Urban Beer Can Reefs, But There’s No Party

By Rachael Z. Miller

This \The majority of marine debris originates by being blown, washed or discarded into our waters, where the land meets the sea in our urban areas. Using an underwater robot, Rozalia Project for a Clean Ocean discovered that a large percentage of that trash sinks right where it enters the water.

This "beer can reef" lies on the bottom of the harbor in Newport, RI.
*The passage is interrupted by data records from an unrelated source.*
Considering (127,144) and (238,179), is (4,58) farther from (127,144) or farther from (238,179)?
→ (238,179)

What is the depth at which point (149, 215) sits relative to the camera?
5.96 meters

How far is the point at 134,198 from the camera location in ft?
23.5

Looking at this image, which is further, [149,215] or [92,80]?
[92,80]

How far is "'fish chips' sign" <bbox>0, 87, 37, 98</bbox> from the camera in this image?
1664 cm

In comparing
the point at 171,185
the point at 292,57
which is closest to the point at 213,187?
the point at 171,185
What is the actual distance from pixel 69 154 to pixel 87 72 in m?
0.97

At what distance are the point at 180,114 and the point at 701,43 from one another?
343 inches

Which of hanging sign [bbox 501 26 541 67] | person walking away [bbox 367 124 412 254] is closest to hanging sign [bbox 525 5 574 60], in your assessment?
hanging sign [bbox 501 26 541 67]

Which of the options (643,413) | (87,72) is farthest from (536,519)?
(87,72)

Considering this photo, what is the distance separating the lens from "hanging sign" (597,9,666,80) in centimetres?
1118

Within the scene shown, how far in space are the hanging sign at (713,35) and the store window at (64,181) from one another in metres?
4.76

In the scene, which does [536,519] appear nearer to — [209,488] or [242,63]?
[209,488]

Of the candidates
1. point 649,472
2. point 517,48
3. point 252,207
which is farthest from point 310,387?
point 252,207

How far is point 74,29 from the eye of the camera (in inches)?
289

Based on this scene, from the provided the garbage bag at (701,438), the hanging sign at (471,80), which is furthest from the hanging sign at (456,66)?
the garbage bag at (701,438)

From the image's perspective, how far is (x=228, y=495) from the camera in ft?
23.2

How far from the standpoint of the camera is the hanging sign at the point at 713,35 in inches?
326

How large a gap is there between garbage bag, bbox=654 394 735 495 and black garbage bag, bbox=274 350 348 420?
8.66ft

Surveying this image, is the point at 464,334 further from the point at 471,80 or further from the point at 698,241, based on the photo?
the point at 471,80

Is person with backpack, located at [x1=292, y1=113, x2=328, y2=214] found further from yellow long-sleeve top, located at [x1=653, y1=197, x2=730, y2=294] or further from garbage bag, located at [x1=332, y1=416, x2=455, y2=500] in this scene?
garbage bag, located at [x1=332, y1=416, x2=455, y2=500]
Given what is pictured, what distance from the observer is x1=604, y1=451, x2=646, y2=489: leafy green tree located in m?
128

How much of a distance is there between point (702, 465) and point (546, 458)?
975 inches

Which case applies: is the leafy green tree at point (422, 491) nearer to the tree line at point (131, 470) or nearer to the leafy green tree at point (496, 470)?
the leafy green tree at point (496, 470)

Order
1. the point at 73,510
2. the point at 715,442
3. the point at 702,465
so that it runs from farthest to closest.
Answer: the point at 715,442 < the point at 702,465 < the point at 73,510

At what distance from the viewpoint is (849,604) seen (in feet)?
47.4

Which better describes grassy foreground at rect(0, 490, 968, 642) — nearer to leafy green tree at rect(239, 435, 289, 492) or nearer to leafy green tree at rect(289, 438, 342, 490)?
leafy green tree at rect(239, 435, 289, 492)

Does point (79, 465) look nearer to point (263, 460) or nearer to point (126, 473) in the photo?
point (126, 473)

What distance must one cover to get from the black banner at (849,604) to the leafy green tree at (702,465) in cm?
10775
That sinking trash has formed a new oceanographic feature in our harbors: beer can reefs and reefs of trash. These new formations are a by-product of carelessness and inefficient and ineffective waste management, and are made up of beverage cans, bottles, wrappers, food containers, plastic bags, fishing line, bait bags, baseballs, clothing and more. The concentration of trash in these reefs is an order of magnitude greater than the concentration of trash within the oceanic gyres.

A trash reef in Newport, RI’s harbor, for example, has a concentration of up to 41,000,000 pieces of trash per square kilometer, covering 25.2% of the seafloor of the reef area. Compare that to the average concentration of trash in the North Atlantic gyre of 25,000 pieces of trash/km². That tells us we need to be looking closer to home for solutions to clean and prevent marine debris.

There may be beer, but this is no party. These underwater reefs are dangerous. They smother the subsea habitat and have the potential to introduce toxins into the water and into the marine (and human) food chain via fish and other creatures that ingest the trash – whole or in pieces. Where proper artificial reefs are made of inert materials that corals and other creatures adhere to safely, these reefs are like an obstacle course of danger for creatures on the seafloor. Entanglement, strangulation and ingestion are all a high risk for creatures having to navigate through the food wrappers, monofilament, bait bags, bottles and plastic bags that are lurking in and on their habitat.

Rozalia Project has pioneered the clean up of these underwater trash reefs at the land/sea interface in urban areas, through our use of Videoray remotely operated vehicles to clean the seafloor of trash. The large concentrations of trash in geographically small areas next to land make clean up efforts efficient and economic. While we sometimes partner with divers, when working in urban harbors we generally prefer to keep people out of near-zero visibility water, kicking up sediment and surrounded by trash that may pose an entanglement hazard.

As shocking as this photo of the floor of Newport Harbor is, we can clean this up and we believe we can also prevent this from happening in the future – and make a difference to our people, our animals, ocean and our planet. Here’s what we can all do to be part of the solution and prevent urban beer can reefs!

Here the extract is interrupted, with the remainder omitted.